(Questions about scenes in images)

==========

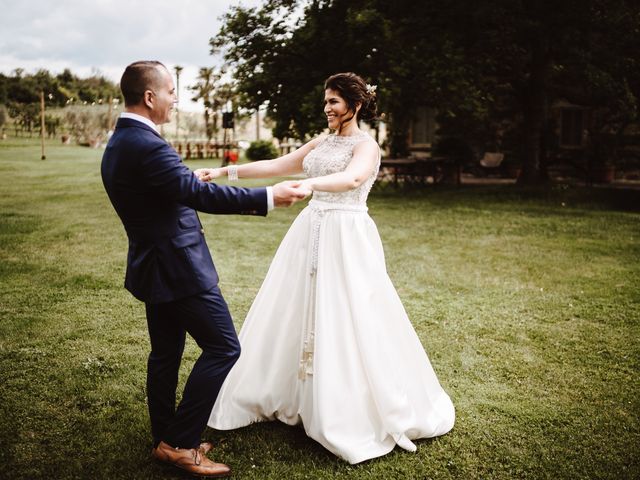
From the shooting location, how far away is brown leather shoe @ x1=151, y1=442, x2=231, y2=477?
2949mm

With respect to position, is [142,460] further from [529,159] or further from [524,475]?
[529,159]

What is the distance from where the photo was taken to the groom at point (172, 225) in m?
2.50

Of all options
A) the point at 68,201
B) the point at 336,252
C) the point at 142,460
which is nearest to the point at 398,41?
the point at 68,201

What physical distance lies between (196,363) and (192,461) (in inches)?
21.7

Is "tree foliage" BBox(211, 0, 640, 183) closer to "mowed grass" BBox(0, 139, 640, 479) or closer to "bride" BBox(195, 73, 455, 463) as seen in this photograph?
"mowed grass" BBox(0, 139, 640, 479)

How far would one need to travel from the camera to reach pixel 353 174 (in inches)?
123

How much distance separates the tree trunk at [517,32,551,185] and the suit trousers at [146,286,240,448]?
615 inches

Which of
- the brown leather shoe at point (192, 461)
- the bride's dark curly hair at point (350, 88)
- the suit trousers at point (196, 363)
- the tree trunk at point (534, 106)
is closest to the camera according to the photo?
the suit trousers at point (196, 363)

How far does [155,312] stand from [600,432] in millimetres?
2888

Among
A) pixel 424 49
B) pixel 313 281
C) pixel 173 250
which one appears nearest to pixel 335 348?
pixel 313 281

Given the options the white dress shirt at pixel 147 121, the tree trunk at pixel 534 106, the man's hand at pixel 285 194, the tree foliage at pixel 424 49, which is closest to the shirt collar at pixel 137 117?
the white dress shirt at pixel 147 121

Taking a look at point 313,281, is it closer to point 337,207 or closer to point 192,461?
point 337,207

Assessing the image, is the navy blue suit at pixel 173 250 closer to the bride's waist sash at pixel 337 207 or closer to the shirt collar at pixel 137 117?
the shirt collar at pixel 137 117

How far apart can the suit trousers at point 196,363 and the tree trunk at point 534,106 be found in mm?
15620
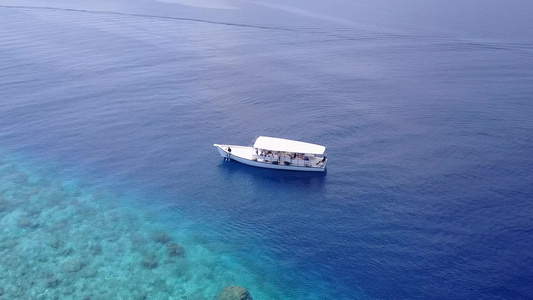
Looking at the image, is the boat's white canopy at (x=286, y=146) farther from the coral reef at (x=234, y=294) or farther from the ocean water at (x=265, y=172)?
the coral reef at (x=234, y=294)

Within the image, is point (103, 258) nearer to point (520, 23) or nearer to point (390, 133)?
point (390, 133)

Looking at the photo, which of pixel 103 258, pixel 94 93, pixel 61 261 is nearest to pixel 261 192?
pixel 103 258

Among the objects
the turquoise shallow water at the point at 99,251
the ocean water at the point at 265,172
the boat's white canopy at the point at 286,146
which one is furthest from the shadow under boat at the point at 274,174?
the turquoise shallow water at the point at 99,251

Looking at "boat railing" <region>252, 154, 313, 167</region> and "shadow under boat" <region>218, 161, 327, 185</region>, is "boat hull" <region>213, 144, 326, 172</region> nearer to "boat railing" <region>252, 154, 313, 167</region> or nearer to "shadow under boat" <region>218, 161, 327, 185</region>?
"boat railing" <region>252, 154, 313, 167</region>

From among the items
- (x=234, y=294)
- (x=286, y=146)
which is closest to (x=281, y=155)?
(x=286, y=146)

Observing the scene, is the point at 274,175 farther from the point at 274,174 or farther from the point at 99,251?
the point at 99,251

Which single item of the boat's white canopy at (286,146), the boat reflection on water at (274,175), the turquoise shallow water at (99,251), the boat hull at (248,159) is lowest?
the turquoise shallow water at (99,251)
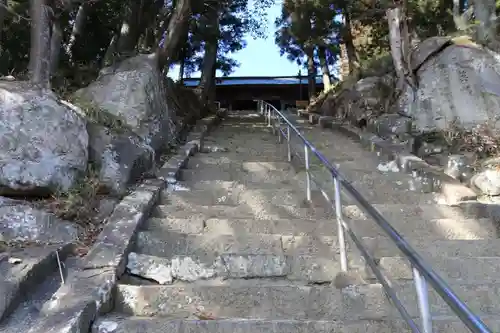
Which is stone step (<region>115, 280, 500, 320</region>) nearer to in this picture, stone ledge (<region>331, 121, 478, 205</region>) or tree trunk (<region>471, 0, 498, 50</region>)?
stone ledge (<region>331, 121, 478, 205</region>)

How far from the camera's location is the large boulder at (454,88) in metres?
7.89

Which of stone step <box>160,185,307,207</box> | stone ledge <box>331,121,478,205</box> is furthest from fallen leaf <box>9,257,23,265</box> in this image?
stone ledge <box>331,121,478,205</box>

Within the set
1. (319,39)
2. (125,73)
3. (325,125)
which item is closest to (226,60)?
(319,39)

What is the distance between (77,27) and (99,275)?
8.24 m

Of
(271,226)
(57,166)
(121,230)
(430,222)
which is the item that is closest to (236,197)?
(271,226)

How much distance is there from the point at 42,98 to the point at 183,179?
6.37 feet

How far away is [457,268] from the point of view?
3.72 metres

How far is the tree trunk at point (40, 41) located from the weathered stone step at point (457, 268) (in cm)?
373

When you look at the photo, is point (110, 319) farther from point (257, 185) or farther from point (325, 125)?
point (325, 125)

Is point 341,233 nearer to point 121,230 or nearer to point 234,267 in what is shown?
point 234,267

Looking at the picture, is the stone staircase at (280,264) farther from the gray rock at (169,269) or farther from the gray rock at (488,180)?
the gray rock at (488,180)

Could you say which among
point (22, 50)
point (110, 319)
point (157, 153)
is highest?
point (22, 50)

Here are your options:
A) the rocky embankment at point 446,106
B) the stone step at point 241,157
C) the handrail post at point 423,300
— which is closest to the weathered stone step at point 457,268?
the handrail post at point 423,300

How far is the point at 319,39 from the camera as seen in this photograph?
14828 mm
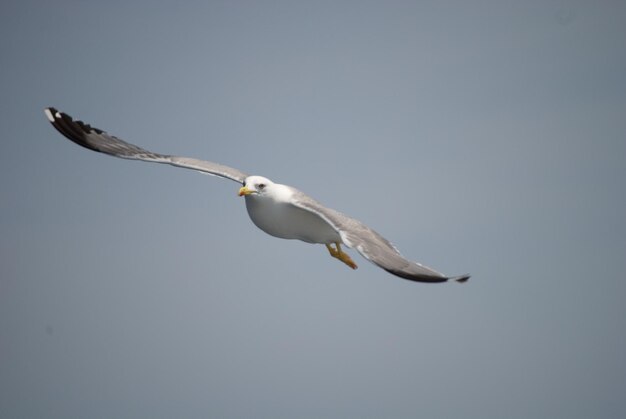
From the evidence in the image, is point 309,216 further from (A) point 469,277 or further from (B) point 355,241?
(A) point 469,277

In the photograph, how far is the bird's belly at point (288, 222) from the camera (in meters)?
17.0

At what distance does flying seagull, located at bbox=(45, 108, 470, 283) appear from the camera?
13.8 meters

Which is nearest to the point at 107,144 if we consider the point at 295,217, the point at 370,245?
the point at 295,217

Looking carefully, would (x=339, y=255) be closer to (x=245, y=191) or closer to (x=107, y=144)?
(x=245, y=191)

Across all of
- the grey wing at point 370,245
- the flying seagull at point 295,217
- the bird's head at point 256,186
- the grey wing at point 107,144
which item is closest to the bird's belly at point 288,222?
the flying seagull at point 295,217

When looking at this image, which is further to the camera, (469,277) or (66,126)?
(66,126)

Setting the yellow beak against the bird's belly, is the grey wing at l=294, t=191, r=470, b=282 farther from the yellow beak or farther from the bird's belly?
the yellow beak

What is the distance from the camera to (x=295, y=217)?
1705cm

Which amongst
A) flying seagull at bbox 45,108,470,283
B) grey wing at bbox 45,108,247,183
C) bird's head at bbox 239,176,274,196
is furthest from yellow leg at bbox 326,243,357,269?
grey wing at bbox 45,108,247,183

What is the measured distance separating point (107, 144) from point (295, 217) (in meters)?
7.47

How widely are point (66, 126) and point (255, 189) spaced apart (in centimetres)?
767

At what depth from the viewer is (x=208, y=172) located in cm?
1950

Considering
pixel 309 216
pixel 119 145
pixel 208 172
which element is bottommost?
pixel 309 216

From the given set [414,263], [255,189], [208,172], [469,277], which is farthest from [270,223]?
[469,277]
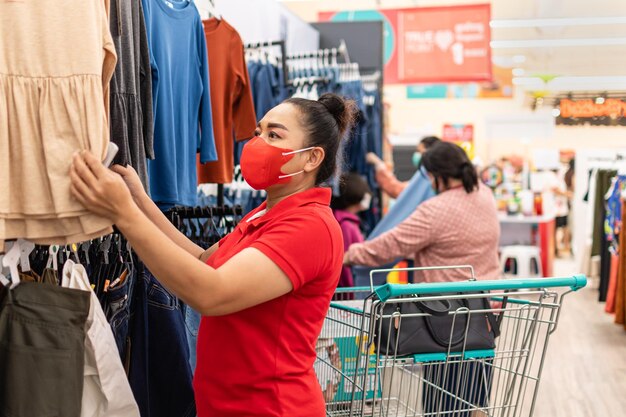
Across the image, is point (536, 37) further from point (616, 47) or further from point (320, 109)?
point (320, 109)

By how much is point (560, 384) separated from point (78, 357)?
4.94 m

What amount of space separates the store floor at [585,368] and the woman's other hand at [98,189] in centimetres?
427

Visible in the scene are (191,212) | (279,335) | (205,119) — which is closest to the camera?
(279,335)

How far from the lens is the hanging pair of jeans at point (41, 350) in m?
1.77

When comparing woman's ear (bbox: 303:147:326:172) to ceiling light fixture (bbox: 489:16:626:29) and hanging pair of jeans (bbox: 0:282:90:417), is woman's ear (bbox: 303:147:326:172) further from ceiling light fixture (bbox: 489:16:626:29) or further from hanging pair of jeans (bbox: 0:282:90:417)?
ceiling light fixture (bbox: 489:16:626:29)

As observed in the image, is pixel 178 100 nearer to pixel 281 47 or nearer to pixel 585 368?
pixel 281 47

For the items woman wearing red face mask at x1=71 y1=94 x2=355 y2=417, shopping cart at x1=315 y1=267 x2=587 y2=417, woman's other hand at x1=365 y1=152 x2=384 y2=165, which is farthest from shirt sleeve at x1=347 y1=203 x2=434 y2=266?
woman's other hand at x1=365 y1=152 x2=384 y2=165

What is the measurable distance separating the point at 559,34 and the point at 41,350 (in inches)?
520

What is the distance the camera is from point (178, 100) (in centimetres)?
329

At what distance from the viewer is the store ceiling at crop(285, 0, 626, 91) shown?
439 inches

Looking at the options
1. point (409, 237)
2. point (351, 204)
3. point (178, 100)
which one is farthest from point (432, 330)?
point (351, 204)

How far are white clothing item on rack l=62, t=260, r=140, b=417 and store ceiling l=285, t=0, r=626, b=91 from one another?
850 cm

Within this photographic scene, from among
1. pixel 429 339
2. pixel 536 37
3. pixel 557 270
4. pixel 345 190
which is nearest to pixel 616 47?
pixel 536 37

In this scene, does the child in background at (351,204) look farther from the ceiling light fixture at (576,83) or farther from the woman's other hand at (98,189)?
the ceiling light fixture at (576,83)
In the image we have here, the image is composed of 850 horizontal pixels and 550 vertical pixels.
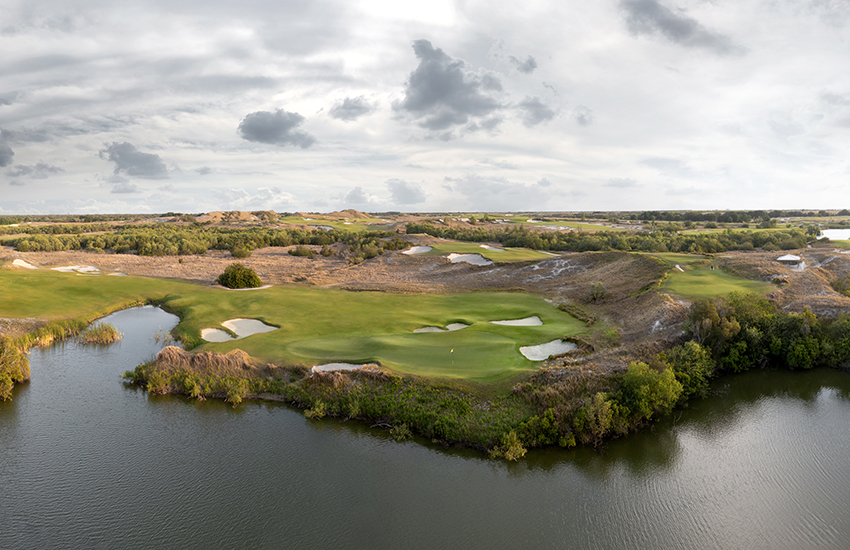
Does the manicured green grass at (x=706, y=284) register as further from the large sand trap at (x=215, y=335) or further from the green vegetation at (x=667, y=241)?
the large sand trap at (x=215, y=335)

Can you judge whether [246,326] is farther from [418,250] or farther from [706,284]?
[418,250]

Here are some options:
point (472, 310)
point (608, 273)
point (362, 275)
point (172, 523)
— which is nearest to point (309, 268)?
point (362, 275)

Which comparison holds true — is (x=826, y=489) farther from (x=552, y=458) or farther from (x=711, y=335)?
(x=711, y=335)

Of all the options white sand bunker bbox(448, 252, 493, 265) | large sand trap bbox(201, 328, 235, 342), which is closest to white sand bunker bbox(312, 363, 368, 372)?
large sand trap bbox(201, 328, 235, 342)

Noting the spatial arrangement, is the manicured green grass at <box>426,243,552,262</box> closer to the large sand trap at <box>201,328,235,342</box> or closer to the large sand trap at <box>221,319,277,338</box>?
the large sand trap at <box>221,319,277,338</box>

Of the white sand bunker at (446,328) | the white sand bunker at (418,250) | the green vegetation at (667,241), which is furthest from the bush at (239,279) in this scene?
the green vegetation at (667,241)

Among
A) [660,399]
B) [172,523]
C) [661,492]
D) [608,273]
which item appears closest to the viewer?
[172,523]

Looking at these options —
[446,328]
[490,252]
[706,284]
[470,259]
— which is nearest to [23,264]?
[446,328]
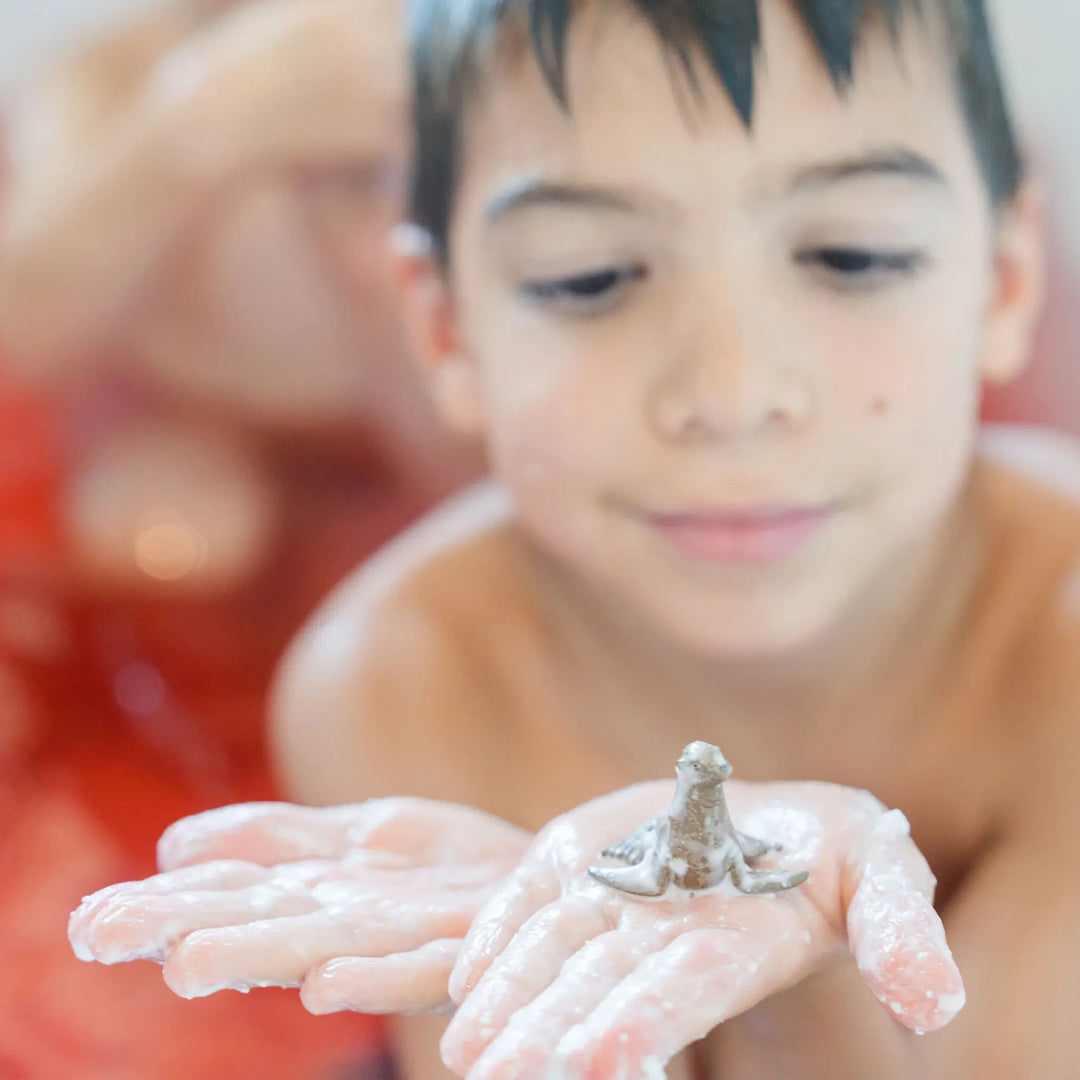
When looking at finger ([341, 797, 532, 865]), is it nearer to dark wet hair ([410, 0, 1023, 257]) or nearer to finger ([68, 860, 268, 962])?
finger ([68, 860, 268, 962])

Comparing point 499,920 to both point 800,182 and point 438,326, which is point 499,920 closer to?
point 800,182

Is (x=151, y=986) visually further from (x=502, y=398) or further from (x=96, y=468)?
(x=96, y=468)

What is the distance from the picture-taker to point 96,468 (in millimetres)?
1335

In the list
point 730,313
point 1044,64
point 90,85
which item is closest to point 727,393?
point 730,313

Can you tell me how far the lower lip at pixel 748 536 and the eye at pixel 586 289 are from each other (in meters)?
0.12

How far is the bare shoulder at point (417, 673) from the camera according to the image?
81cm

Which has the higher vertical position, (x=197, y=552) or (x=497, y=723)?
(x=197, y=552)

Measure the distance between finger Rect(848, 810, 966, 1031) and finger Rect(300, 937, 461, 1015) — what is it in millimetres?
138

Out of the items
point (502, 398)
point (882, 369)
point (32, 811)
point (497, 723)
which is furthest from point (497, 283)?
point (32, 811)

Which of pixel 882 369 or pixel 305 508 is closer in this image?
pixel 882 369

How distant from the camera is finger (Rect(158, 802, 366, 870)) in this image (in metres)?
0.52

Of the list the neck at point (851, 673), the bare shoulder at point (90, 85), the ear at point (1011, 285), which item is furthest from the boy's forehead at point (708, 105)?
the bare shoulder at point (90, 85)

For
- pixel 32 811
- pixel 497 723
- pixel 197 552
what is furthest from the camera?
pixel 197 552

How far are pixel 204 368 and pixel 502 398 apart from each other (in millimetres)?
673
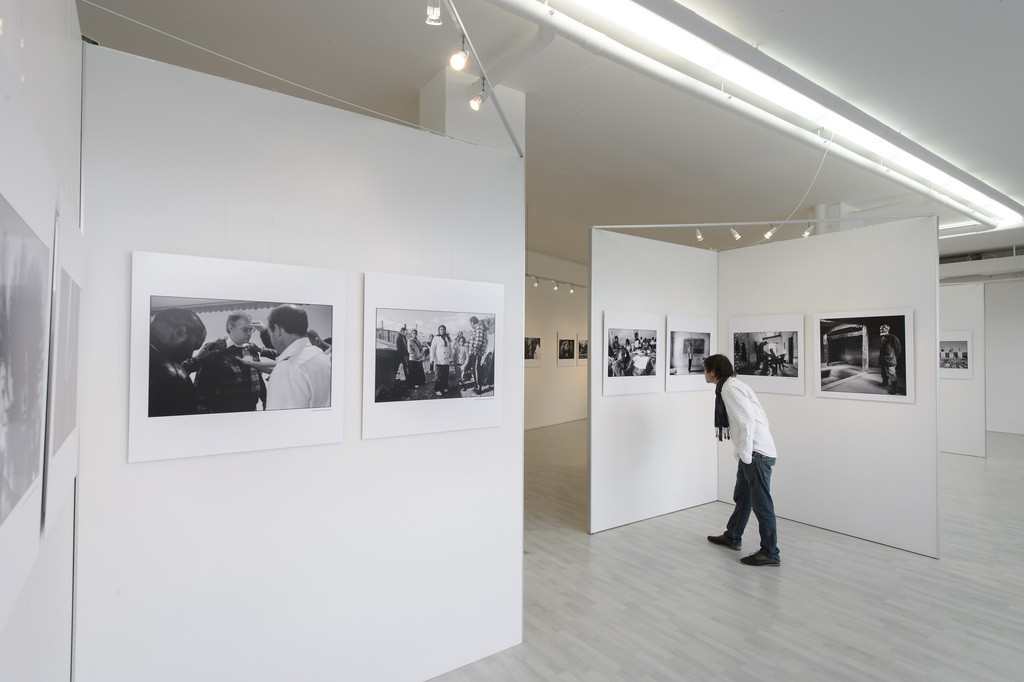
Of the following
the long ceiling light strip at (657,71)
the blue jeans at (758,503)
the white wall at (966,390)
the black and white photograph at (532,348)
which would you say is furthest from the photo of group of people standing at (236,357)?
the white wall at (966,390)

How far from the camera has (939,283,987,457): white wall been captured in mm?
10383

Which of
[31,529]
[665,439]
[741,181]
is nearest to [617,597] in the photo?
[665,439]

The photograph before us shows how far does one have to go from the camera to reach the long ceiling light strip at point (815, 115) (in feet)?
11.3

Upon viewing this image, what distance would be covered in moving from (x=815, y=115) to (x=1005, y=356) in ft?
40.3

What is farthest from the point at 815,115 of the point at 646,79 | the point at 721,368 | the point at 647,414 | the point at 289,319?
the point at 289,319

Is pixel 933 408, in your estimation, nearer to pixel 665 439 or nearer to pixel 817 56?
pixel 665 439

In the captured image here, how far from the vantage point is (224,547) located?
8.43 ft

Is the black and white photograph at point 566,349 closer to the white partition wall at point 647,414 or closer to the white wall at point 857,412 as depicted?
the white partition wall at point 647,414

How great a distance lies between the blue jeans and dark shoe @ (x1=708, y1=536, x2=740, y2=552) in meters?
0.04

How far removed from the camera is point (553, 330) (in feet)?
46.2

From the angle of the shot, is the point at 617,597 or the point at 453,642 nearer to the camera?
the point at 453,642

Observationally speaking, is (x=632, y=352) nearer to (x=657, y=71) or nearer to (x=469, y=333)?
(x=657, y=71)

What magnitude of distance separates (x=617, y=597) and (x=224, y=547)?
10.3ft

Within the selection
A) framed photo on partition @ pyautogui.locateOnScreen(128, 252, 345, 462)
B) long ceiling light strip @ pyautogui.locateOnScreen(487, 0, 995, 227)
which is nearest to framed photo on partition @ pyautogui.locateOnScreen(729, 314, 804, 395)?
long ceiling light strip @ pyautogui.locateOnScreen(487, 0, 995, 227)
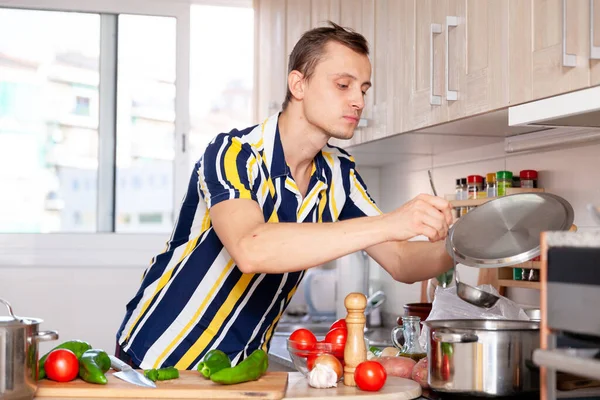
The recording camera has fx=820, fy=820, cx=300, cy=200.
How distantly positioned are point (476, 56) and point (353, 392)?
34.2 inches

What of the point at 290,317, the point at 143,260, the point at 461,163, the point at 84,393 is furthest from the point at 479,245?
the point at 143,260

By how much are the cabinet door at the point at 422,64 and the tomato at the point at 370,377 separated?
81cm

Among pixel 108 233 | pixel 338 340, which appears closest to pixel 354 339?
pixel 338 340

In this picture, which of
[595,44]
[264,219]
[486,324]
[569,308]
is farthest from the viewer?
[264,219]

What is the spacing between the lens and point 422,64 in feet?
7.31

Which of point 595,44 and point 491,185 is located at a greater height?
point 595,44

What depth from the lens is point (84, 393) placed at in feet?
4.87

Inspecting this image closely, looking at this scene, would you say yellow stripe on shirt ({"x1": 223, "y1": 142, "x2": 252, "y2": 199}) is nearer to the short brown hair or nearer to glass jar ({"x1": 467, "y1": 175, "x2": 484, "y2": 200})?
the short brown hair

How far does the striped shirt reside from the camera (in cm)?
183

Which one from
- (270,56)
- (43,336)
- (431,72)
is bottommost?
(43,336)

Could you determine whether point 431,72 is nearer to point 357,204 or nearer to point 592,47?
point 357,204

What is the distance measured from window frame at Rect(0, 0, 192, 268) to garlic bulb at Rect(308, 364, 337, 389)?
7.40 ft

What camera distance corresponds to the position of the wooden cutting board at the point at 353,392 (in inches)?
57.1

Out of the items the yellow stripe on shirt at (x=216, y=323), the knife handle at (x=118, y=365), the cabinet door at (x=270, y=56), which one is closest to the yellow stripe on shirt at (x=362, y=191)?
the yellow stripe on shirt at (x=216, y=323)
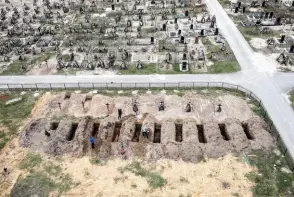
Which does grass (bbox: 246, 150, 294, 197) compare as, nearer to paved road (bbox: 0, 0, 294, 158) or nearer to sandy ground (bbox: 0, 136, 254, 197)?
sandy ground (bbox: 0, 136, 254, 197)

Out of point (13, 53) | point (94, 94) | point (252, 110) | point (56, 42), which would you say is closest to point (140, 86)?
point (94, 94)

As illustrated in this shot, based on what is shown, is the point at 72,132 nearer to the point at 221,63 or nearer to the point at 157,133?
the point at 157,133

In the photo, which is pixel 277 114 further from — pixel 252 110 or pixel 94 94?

==========

**Challenge:**
Could you repeat, exactly and with nothing else, the lines from the one containing "Out of the items the" through the last line of the records above, leaving out the pictures?

**Response to the exercise:**
Out of the items the yellow stripe on shirt at (x=216, y=323), the knife handle at (x=118, y=365), the cabinet door at (x=270, y=56), which one is closest to the yellow stripe on shirt at (x=362, y=191)?
the yellow stripe on shirt at (x=216, y=323)
Which does grass (bbox: 246, 150, 294, 197) compare as, nearer to paved road (bbox: 0, 0, 294, 158) or nearer to sandy ground (bbox: 0, 136, 254, 197)?
sandy ground (bbox: 0, 136, 254, 197)

Out of point (13, 53) | point (94, 94) | point (252, 110) | point (56, 42), which would you say is closest to point (140, 86)?
point (94, 94)

As illustrated in this shot, based on what is shown, is the point at 72,132 nearer to the point at 221,63 or nearer to the point at 157,133?
the point at 157,133

In the photo, which is pixel 277 114 further from — pixel 252 110 or pixel 94 94?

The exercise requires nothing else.